NASHVILLE, Tenn., (AP) — Gen. David Petraeus, who oversees the wars in Iraq and Afghanistan, said he expects there will be a threat from extremists to disrupt the upcoming parliamentary elections in Iraq, but adequate security forces are there.
Petraeus, who spoke to reporters Monday before a speech at Vanderbilt University, said security in Iraq has greatly improved over the last two-and-a-half years but elements of al-Qaeda and Shia militia remain.
“In December 2006, every 24 hours on average there were 53 dead bodies in the streets of Baghdad,” he said.
He said attacks in Iraq have dropped from an average of 220 per day at the height of the violence to less than 20 a day over the last six months.

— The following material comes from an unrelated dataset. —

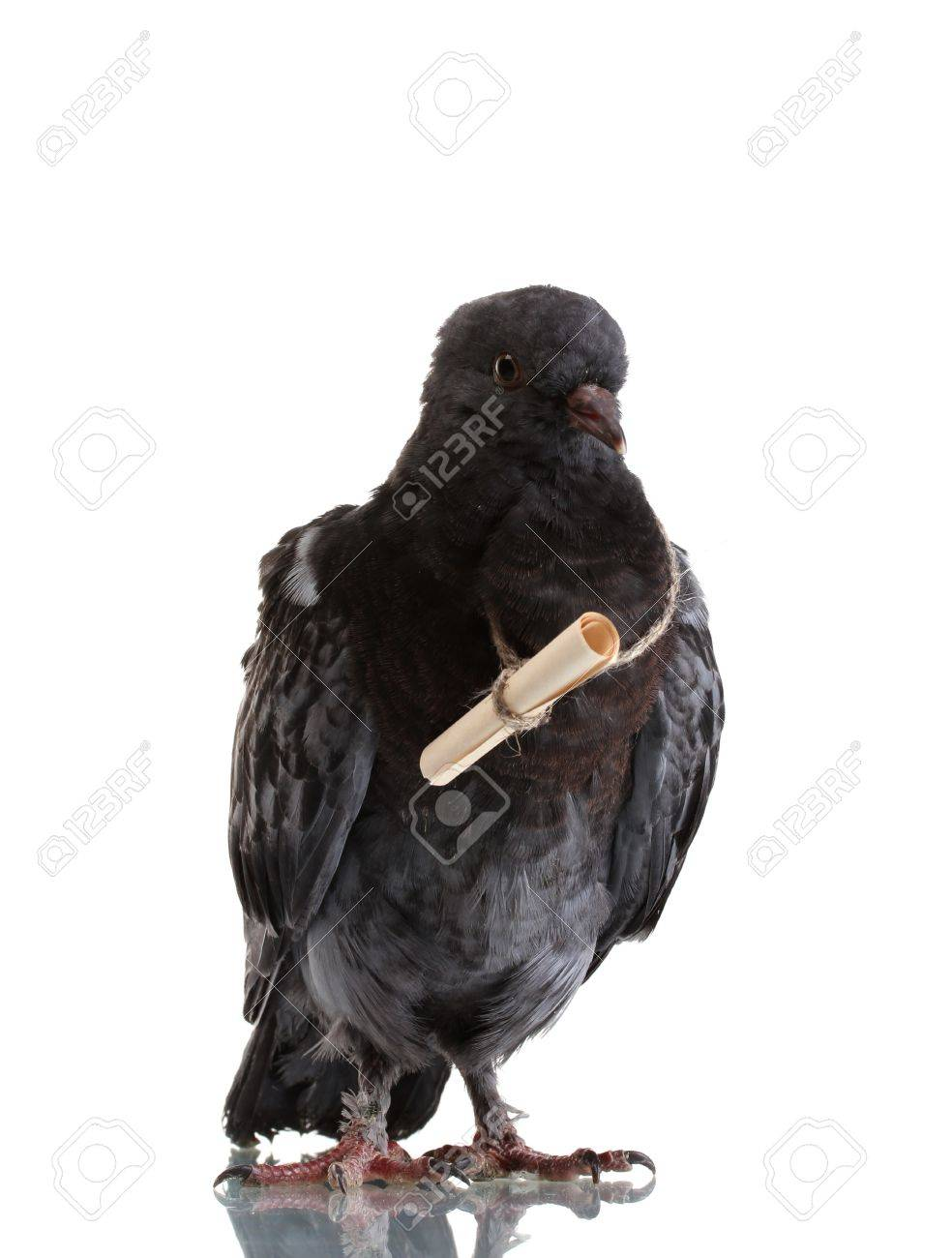 1000  images about Carrier Pigeons on Pinterest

The military is on track to reduce the number of troops there to 50,000 by the end of August and those that remain will have an advise and assist mission, he said.

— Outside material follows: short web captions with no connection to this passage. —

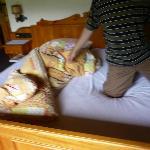 durchgelegene alte Matratze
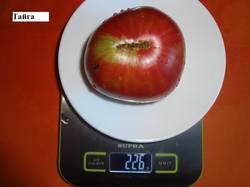 Тайга (Д) тупоносое 16.09 вес.jpg_.jpg
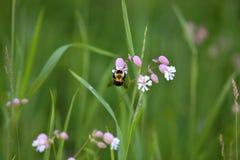Las flores salvajes y manosean la abeja Imagen de archivo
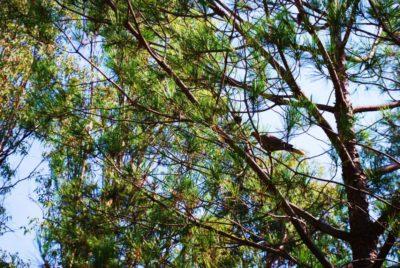 Campingplatz in der Provence – naturbelassener Pinienwald und umweltschonende Pflanzenvielfalt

Petraeus took questions submitted by the audience at Vanderbilt and focused on the surge strategy against al-Qaeda in Iraq that combined civilian and military efforts to reconcile fighters and improving the security situation while partnering with other governments.
He said this “whole of governments” approach is becoming the regional approach to combating extremism after showing success in Iraq.
“We learned a great deal in Iraq about what it takes to make progress in a civil-military campaign plan,” but he said that’s not to say Afghanistan is the same situation.
In Afghanistan, about 4,500 of the 30,000 additional troops ordered to Afghanistan have already arrived, he said. He noted that a number of important developments have started in Afghanistan, including increased cooperation with Afghan security forces and reconciliation of lower level Taliban fighters.
“One of the challenges is to determine who can be reconciled and who cannot be reconciled,” he said.
He also lauded the creation of pacts with tribes like the Shinwari, which dominate five districts of about 600,000 people in Nangarhar province, to assisting in the reintegration of former fighters. The pacts have been compared to the turnaround in Anbar Province in Iraq, led by tribal leaders fed up with al-Qaeda. But Petraeus warned against reading too much into the agreements just yet.
“This is not necessarily the Anbar Awakening in its infancy, but these are important developments,” he said.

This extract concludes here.